Деньги ему посылали родители из Омска. Вернее посылали Ганецким для него. И здесь я сталкиваюсь с вещами, о которых трудно писать. Почему-то в январе 1947 года, когда я был у Ядвиги Петровны, я этого не знал. То ли Мишина мать не понимала смысла документов, то ли не хотела со мной делиться подозрениями. Эти затертые клочки бумаги военных лет я рассматриваю лишь теперь.
15 сентября Ганецкие пишут в Омск матери Михаила:
Едва ли это было подходящее время для воспитания в парне бережливости.
14 декабря, как мы видели, Миша пишет матери, что ничего от нее не получает. Из письма явствует, что не получает давно: «…делаю последнее усилие связаться с тобой…» Но вот официальная справка Омского почтамта по данным из Ленинграда: 8 ноября, 29 ноября и 20 декабря 1941 года Ганецким были вручены переводы из Омска на общую сумму 700 рублей. Деньги, может быть, по тем временам небольшие, но все же… Да и не в деньгах дело, а в известии из дома.
Как это объяснить?
Скажу прямо. Выходит, что Ганецкие получали деньги для Миши и не отдавали ему. Более того, не говорили, что от его родителей есть какие-то известия.
По крайней мере, другого объяснения я предложить не могу.
Что происходило в ноябре и декабре 41-го года в квартире на Литейном? Что сделали голод и холод с психикой двух стариков?
На Ваше заявление от 12/III-43 г. сообщаю, что Ваш сын Колесников Михаил Михайлович в начале 1942 года заболел и в тяжелом состоянии был направлен в больницу. В какую именно больницу он был направлен, установить не удалось. После этого в дом он не возвращался. Ганецкий Роберт Робертович умер. Его жена Ганецкая Ядвига Петровна в данное время больна и находится на излечении в больнице.
Патетическая простота документа… Подпись военного прокурора…
Были еще запросы и ответы. Все сводилось к одному: ушел в больницу и не вернулся. В одном документе прямо сказано: «там умер». Но в какой больнице — неизвестно. В разных ответах называются разные даты: 1 января, 7 января. Были сильные морозы. В больницу он был направлен, а не доставлен. Он мог и не дойти до больницы…
Когда я прихожу на Пискаревское кладбище, я снимаю шапку и перед его безымянным прахом.

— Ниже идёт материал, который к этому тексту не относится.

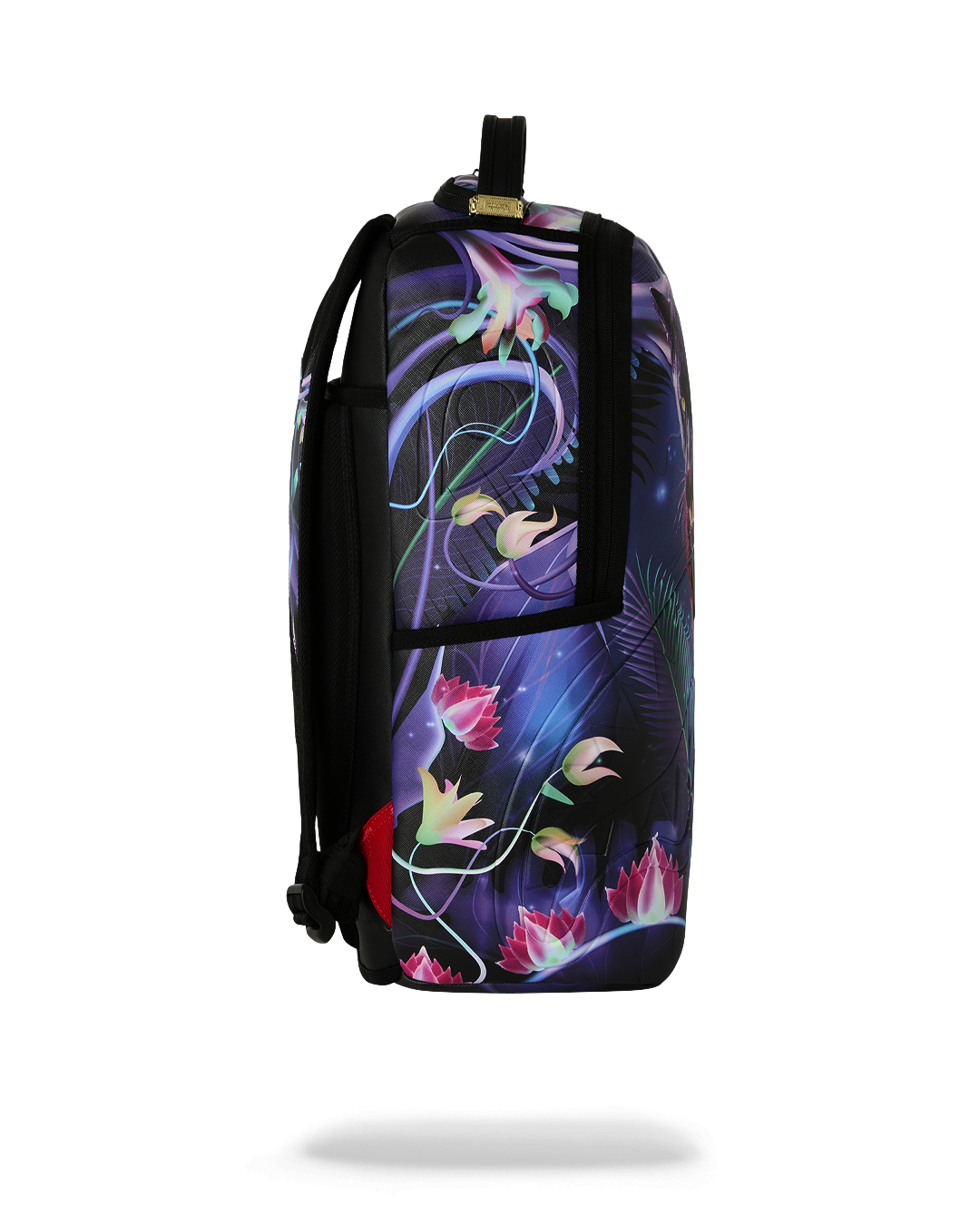 A.I. AFRICAN INTELLIGENCE INDIGO DUSK BACKPACK - SANDFLOWER COLLAB - Image 4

В этой истории пока ничего не выдумано, только заменены имена и фамилии. Приводятся подлинные письма и документы, теперь уже, к сожалению, недоступные: Мария Сергеевна умерла, и бумаги пропали.
Что же дальше?
Миша Колесников прожил 16 лет и 5 месяцев.
Много это или мало?
«Для нынешних юношей и девушек характерен инфантилизм, — говорят и пишут одни. — Они знают много, а душой еще малые дети».
Я гляжу на шестнадцатилетних и вроде бы соглашаюсь.
«Происходит акселерация. Не только физическая, но и духовная», говорят и пишут другие.
И я опять соглашаюсь: послушайте только, о чем и как они говорят.
Может быть, каким-то странным образом верно и то и другое?